§ **The data**:
=== Begin Enclosure ===

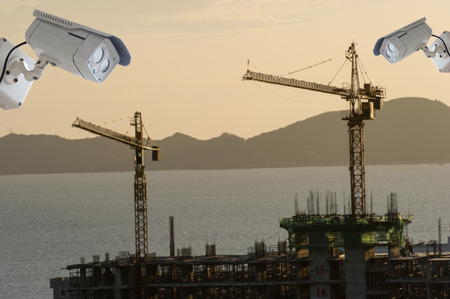 nightvision: cctv camera isolated on white background with construction site blur background Stock Photo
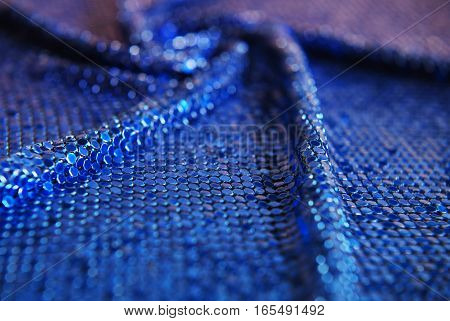 Chainlink fabric blue - shiny texture, depth of field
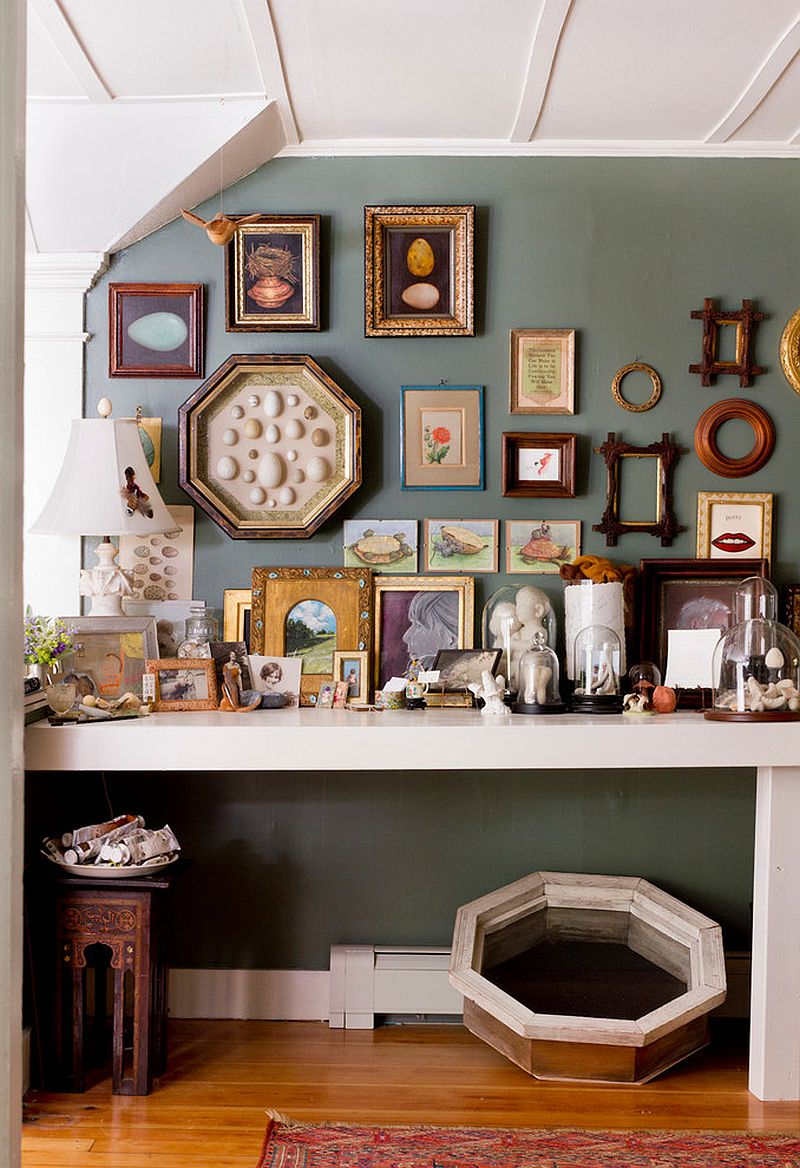 Collection of picture frames makes a big impact in this small home office [From: Rikki Snyder]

=== End Enclosure ===

§ **Requirement**:
Here the job is to print all the data exactly, skipping any image.

§ **Output for this task**:
 nightvision: cctv camera isolated on white background with construction site blur background Stock Photo
 Chainlink fabric blue - shiny texture, depth of field
 Collection of picture frames makes a big impact in this small home office [From: Rikki Snyder]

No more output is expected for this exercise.